Türkiye ile Almanya arasında hiçbir gümrük duvarı olmadığını hatırlatan Gül, Alman ürünlerinin gümrüksüz bir şekilde Türkiye'ye girebildiğini, AB'ye üye diğer ülkeler için de bunun geçerli olduğunu dile getirdi.

"Cesaretimiz var, biz bu rekabete girdik ve bu rekabeti yapıyoruz. Bunun ötesinde daha nasıl özel bir ilişki olur, orası biraz zor" diyen Gül, ilkeli hareket edilmesi ve müzakere sürecine fırsat verilmesi gerektiğini söyledi.

Cumhurbaşkanı Gül, "Müzakere sürecini bitirdikten sonra günün şartlarına bakılır, eğer istenmiyorsa, Türkiye'nin bir yük olduğu düşünülüyorsa biz o zaman üye olmamayı memnuniyetle karşılarız. Ancak bugün bu stratejik yönelişimizden kesinlikle vazgeçmek niyetinde değiliz" dedi.

Cumhurbaşkanı Gül, Alman gazetecinin, "Göç politikasını eleştirdiniz, en çok neden rahatsızlık duyuyorsunuz?" sorusu üzerine, Almanya'da yaşayan 3 milyon Türk vatandaşından 1 milyonunun aynı zamanda Alman vatandaşı olduğunu, diğerlerinin de Türk vatandaşlığı bulunduğunu hatırlatarak, en büyük sorunun da gidiş gelişlerde yaşandığını belirtti.

Gül, sözlerini şöyle sürdürdü:

"Özellikle vize konusunda çok büyük sıkıntılar yaşandığını görüyorum.
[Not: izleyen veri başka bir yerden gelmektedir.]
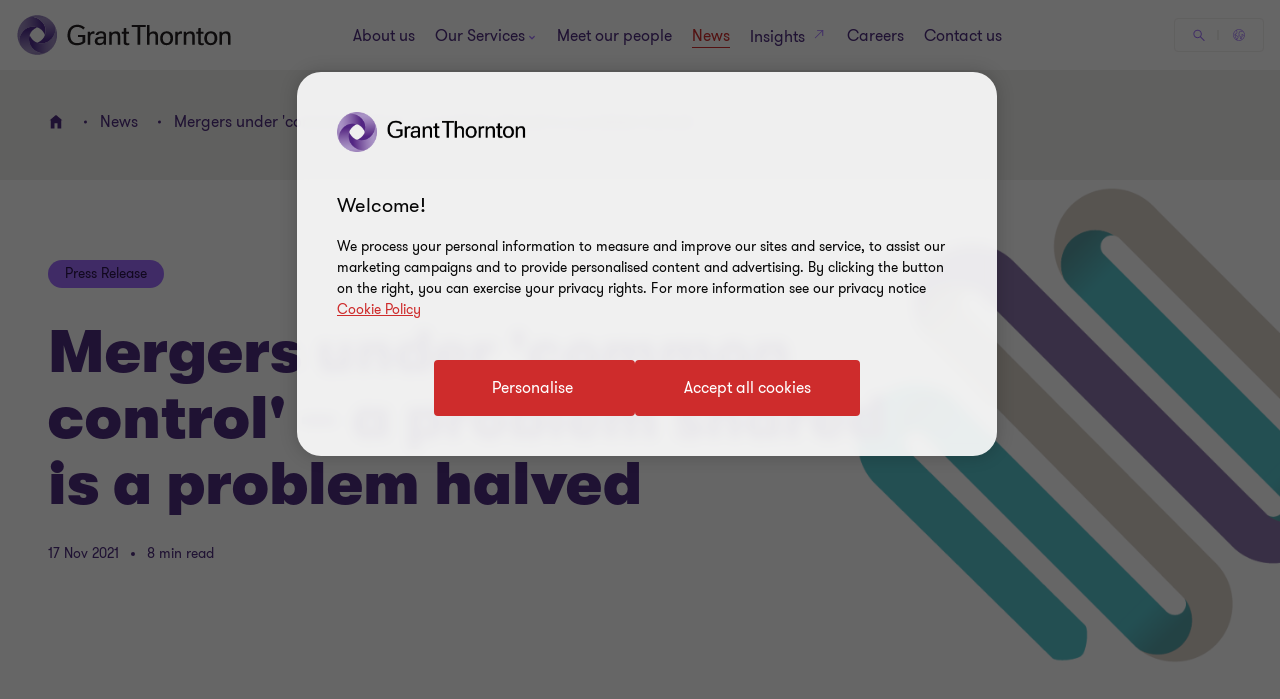

--- FILE ---
content_type: text/javascript
request_url: https://www.grantthornton.ky/dist/v2/js-v2/modules/GTPressPage.js?v=3248.0.0.0
body_size: -585
content:
GT.GTPressPage=function(i){function e(){var i=document.querySelectorAll("[balance-height]");[].forEach.call(i,function(i){GT.BalanceHeight(i)})}$(".image-container").each(function(){var i=$(this),e=i.find("img");i.removeClass("img-wide img-full-width img-narrow"),e.hasClass("img-wide")?e.parent().addClass("img-wide"):e.hasClass("img-full-width")?e.parent().addClass("img-full-width"):e.parent().addClass("img-narrow")}),e(),GT.windowResizeFncList.blanceHeightPressContacts=function(){960<GT.wWidth&&e()}},"undefined"==typeof isV1GT&&GT.domContentLoadedFncList.push(function(){GT.GTPressPage()});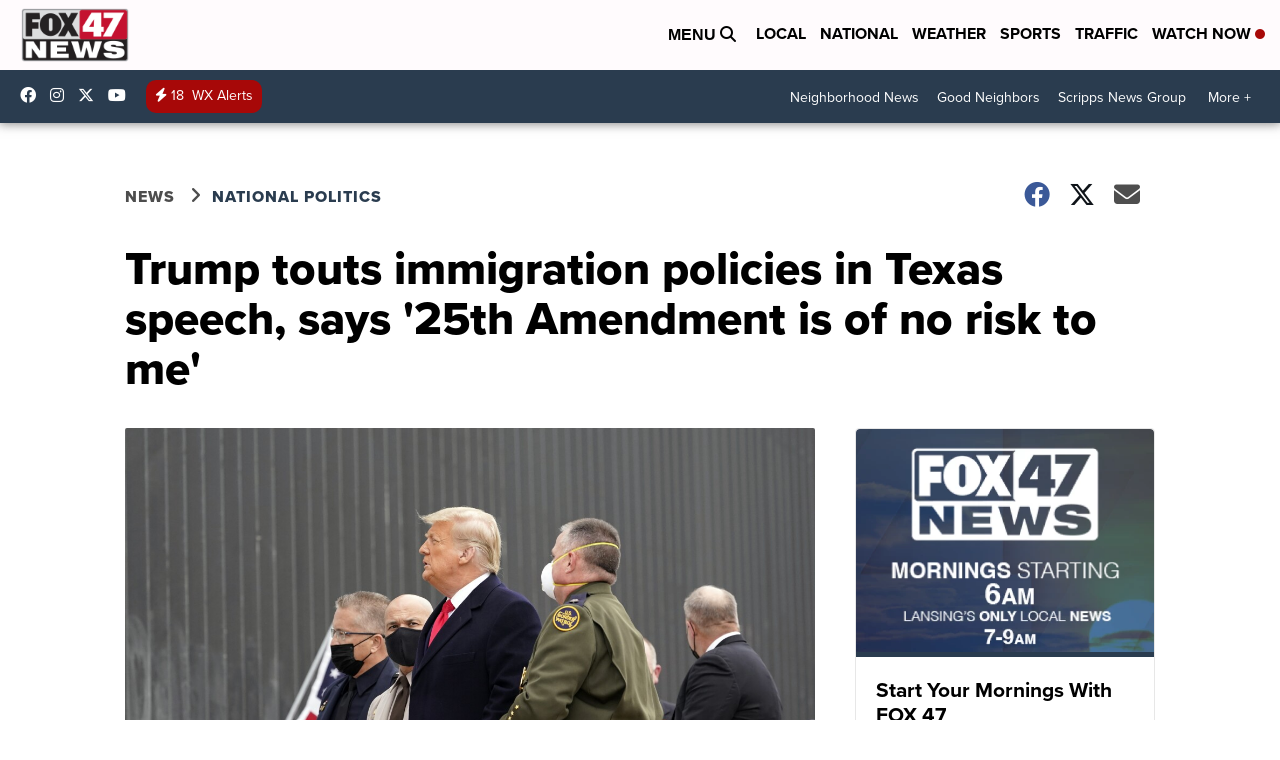

--- FILE ---
content_type: application/javascript; charset=utf-8
request_url: https://fundingchoicesmessages.google.com/f/AGSKWxWIw1Pt-dIXLrerwS-eirYFcepnGM16ORDpoDRV4tCuDIDebEiWImfipzzmZFXTL_e6MMLk9uL8nkH2u_RWkUC4h8acG5ESzybt-5Tmps6UyAFIsv7-vawHIxXWbErFicn03MeN3gNnma_c9hhpuPd2yW7wyXagUfxjDnA8Gnth_tNQx4EnhWuQGTx4/_/notifyad./housead_/ad12..ad.footer+/ad-bottom.
body_size: -1289
content:
window['f3c2d2d3-c56f-4705-924d-4a6a13e7fd1a'] = true;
Öyle ki; Türk iş adamları fuarlara mallarını gönderiyorlar ama fuarlara biz gidemiyoruz diyorlar; bilim adamları konferanslara davet ediliyorlar, vize alamıyorlar, gelemiyorlar; konser ilan ediliyor ama vizeler çıkmadığı için bu konserler iptal ediliyor. Bir de evlilikle ilgili konular var. İnsanların kiminle evleneceği, çok insani bir konu. Evlenilecek insanın Almancayı bilme şartı olması, bu da birazcık yaralayıcı."